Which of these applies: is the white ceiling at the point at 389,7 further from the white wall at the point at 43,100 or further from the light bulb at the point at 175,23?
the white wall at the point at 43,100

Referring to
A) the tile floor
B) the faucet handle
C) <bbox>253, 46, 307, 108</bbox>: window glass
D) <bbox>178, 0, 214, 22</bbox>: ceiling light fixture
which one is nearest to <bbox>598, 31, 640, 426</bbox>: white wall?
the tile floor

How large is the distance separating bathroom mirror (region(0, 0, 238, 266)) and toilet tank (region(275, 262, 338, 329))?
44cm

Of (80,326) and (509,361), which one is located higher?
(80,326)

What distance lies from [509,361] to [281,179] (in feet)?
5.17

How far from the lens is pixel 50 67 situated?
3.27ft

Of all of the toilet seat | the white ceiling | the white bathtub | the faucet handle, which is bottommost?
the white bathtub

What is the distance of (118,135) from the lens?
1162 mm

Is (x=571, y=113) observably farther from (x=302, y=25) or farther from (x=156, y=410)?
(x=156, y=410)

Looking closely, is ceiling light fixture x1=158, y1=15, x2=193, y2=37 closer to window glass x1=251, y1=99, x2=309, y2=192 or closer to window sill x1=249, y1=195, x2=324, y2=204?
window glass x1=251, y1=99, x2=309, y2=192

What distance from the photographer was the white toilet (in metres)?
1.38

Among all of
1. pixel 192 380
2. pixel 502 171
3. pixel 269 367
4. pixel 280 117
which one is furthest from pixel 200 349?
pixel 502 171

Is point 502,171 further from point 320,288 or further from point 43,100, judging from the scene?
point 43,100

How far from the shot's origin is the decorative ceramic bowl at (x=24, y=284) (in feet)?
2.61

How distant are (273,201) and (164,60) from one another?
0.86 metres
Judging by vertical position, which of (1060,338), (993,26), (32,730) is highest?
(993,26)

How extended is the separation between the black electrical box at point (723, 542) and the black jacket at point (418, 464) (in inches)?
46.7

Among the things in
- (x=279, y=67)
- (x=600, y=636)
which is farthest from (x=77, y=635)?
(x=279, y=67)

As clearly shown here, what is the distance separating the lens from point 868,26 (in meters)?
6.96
★ ★ ★
# Request
Put every non-blank line from the one containing "What is the distance of" through the end of the lines above into a Markdown table with the columns Row and Line.

# In response
| Row | Line |
|---|---|
| 1 | What is the distance of (118,135) from the lens? |
| 2 | 1162 mm |
| 3 | Is (x=571, y=113) observably farther from (x=302, y=25) or farther from (x=156, y=410)? |
| 4 | (x=156, y=410) |
| 5 | Looking closely, is ceiling light fixture x1=158, y1=15, x2=193, y2=37 closer to window glass x1=251, y1=99, x2=309, y2=192 or closer to window sill x1=249, y1=195, x2=324, y2=204? |
| 6 | window glass x1=251, y1=99, x2=309, y2=192 |
| 7 | What distance from the photographer was the white toilet (in metres)? |
| 8 | 1.38 |
| 9 | Among all of |
| 10 | 1. pixel 192 380 |
| 11 | 2. pixel 502 171 |
| 12 | 3. pixel 269 367 |
| 13 | 4. pixel 280 117 |
| 14 | which one is furthest from pixel 200 349? |
| 15 | pixel 502 171 |
| 16 | Is point 502,171 further from point 320,288 or further from point 43,100, judging from the scene? |
| 17 | point 43,100 |
| 18 | How far from the shot's origin is the decorative ceramic bowl at (x=24, y=284) (in feet)? |
| 19 | 2.61 |
| 20 | How distant are (273,201) and (164,60) from one another? |
| 21 | 0.86 metres |
| 22 | Judging by vertical position, which of (1060,338), (993,26), (32,730) is highest? |
| 23 | (993,26) |
| 24 | How extended is the separation between the black electrical box at point (723, 542) and the black jacket at point (418, 464) (in inches)? |
| 25 | 46.7 |
| 26 | Among the things in |
| 27 | - (x=279, y=67) |
| 28 | - (x=600, y=636) |
| 29 | which is farthest from (x=77, y=635)? |
| 30 | (x=279, y=67) |
| 31 | As clearly shown here, what is the distance separating the lens from point 868,26 (in meters)? |
| 32 | 6.96 |